Avec une trentaine de secondes de retard après six tours, Darius Ahrabian continue sur sa lancée de la première course en menant la bataille en P2, mais Keith Frieser est plus proche cette fois, l’ORECA 03 devançant le Lola-Lotus LMP2 Coupé de cinq secondes. Frieser lui-même a maintenu un écart similaire avec James Hagan dans une autre ORECA 03. Quelques-unes des autres voitures P2 étaient en difficulté, Karl Pedraza faisant tourner son ORECA 03 beaucoup plus lentement qu’il ne le pouvait, se laissant même distancer par l’Aston Martin DBR9 GT1 de Nikolaus Ditting, tandis que Mike Newton était éliminé après deux tours, sa MG-Lola EX257 perdant de l’huile entre le moteur et la boîte de vitesses.

Lorsque la fenêtre des stands s’est ouverte, Lendoudis a saisi la première opportunité de rentrer, laissant Tandy à la poursuite de la Lola-Aston Martin DBR1-2 de tête. Les rivaux du Grec ont attendu deux tours de plus, ce qui a eu pour effet de maintenir l’ordre inchangé – au 12e tour, d’Ansembourg menait Lendoudis et Tandy de six secondes, ses deux poursuivants étant au coude à coude. En P2, Ahrabian devance toujours Frieser, avec dix secondes d’avance, mais Chris Atkinson, au volant de la voiture démarrée par Hagan, s’est éloigné de la lutte, passant au stand au 10e tour et ne revenant pas. Cela a permis à Philippe Papin – qui a remplacé Karl Pedraza – de prendre la sixième place, le Français ayant dépassé la DBR9 de Nikolaus Ditting, leader de la catégorie GT.

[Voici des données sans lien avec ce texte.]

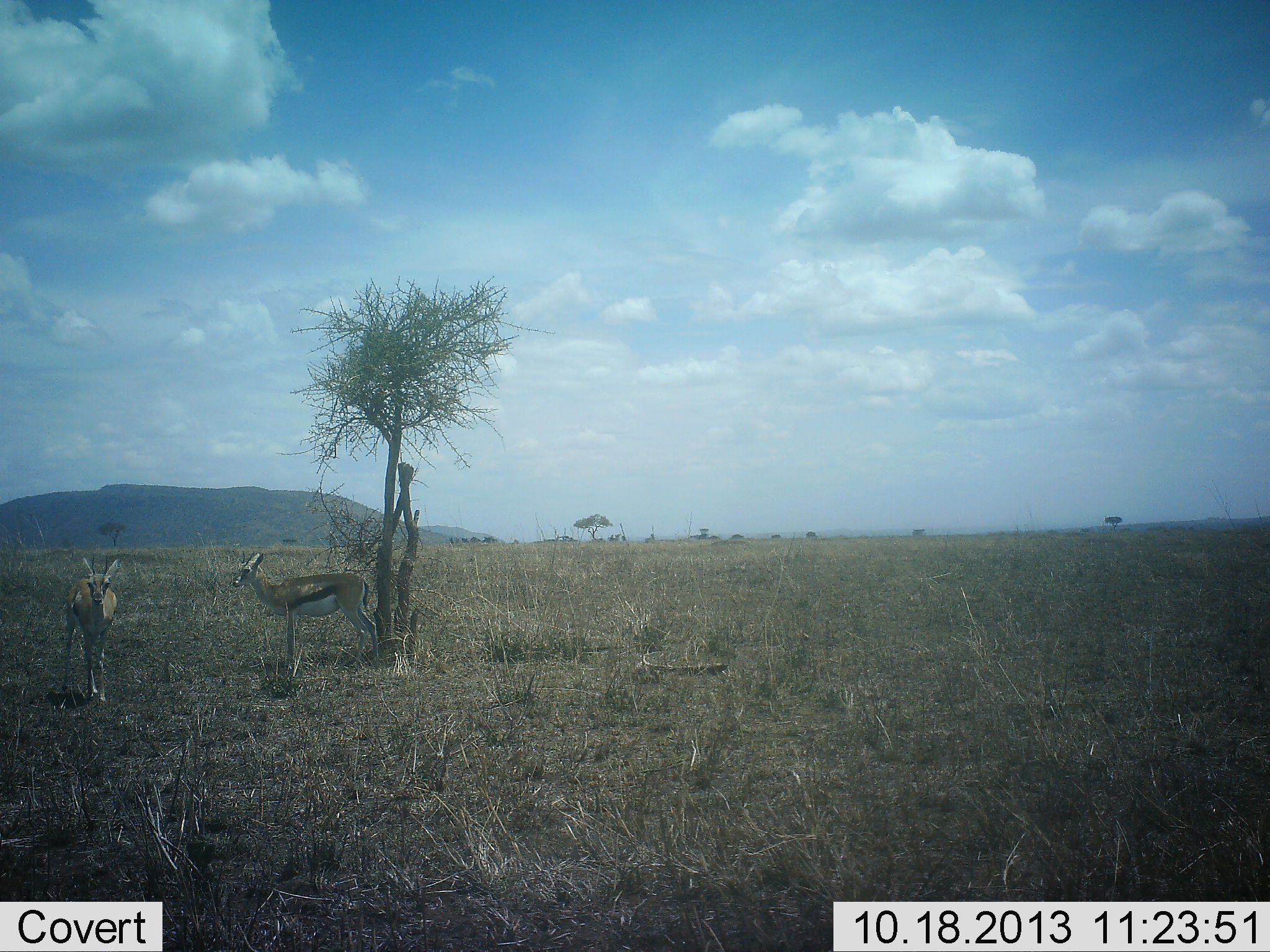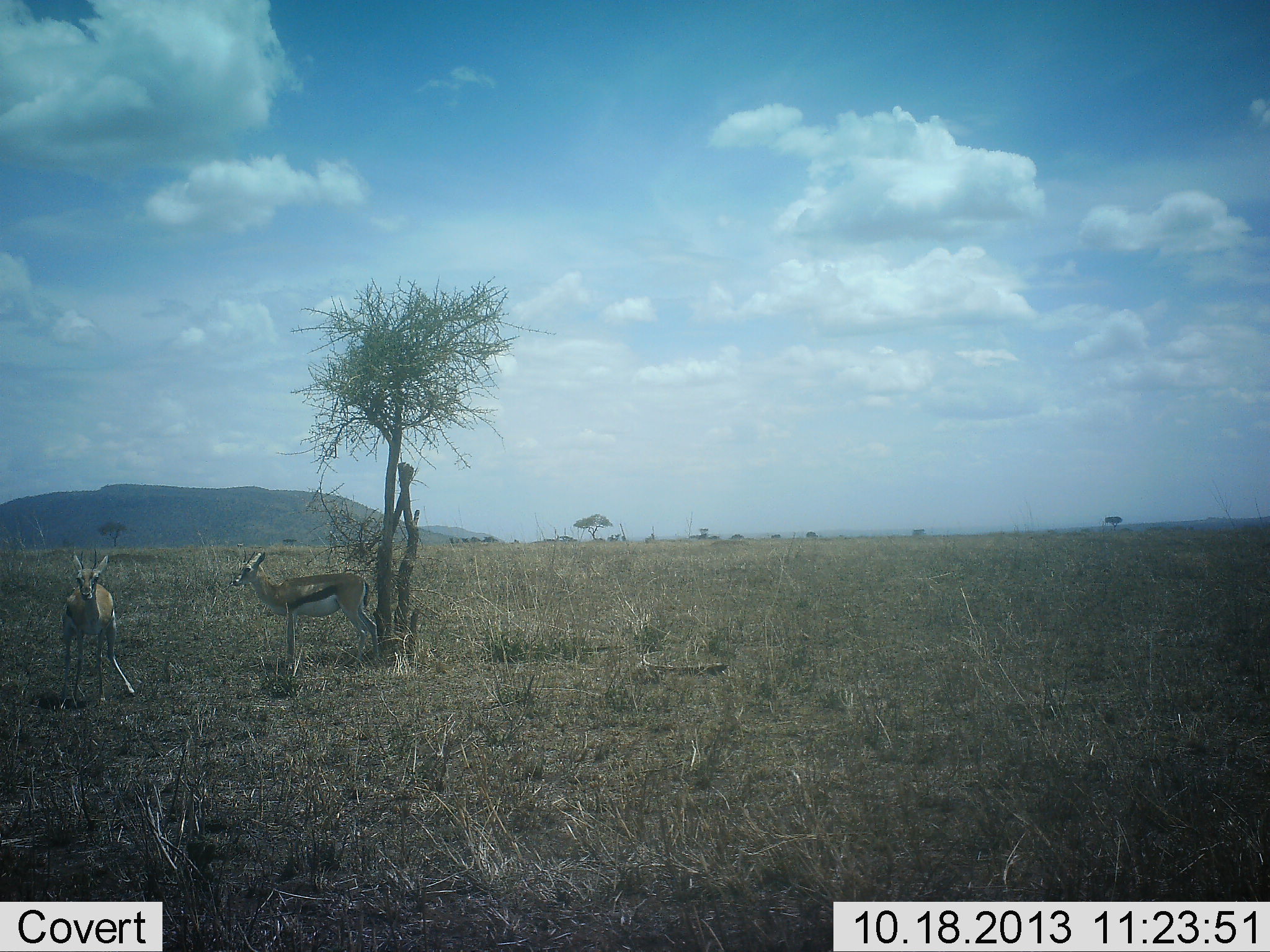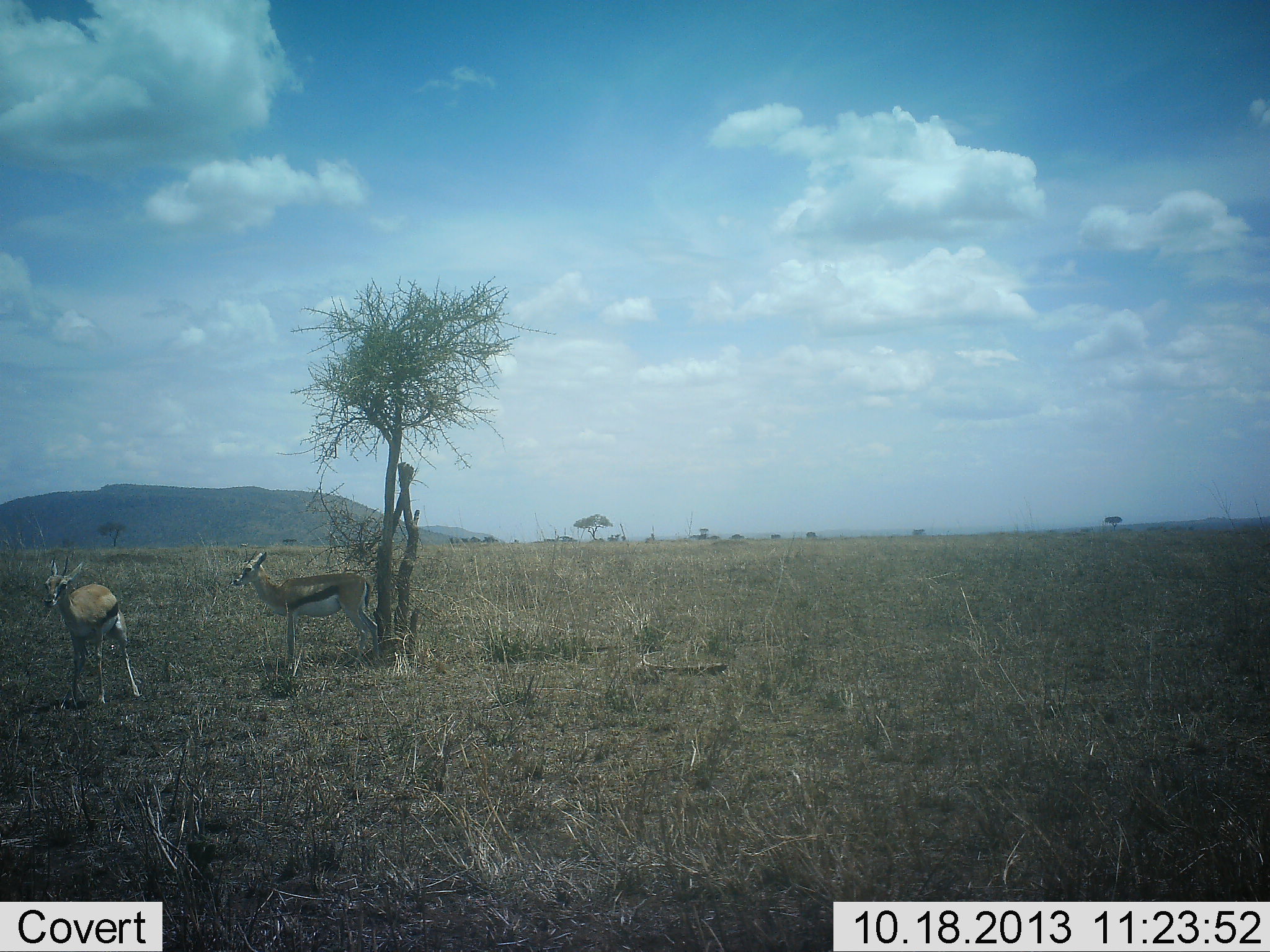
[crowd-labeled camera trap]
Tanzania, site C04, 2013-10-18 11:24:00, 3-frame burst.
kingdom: Animalia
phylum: Chordata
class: Mammalia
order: Artiodactyla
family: Bovidae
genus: Eudorcas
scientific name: Eudorcas thomsonii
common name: thomson's gazelle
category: gazellethomsons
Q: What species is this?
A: Gazellethomsons (thomson's gazelle) (Eudorcas thomsonii).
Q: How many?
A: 2.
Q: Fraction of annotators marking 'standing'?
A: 100%.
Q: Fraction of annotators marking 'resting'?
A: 0%.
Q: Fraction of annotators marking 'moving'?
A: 10%.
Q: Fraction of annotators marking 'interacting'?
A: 0%.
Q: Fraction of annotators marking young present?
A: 0%.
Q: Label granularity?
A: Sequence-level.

A dix minutes de l’arrivée, d’Ansembourg semble avoir la main, mais à peine cette idée a-t-elle été évoquée que Lendoudis réalise le tour le plus rapide de la course, entraînant Tandy dans son sillage. En deux tours, la Peugeot réduit l’avance de la Lola-Aston de six à deux secondes, ce qui laisse présager une fin de course tendue. Alors que d’Ansembourg a compris le message et accélère, Lendoudis va encore plus vite et, avec un nouveau meilleur tour, réduit l’écart à moins de 1,5 seconde, à deux tours de l’arrivée.

A l’entame du dernier tour, le trio de tête est dans la même seconde. Lendoudis et Tandy menacent tous deux de faire des progrès, mais l’ordre reste le même après la ligne d’arrivée.

« Ce n’est pas là que je voulais être », a déclaré Tandy. « Mais nous devions toujours nous battre ici avec notre petit moteur turbo de 2 litres. Il s’en est fallu de peu !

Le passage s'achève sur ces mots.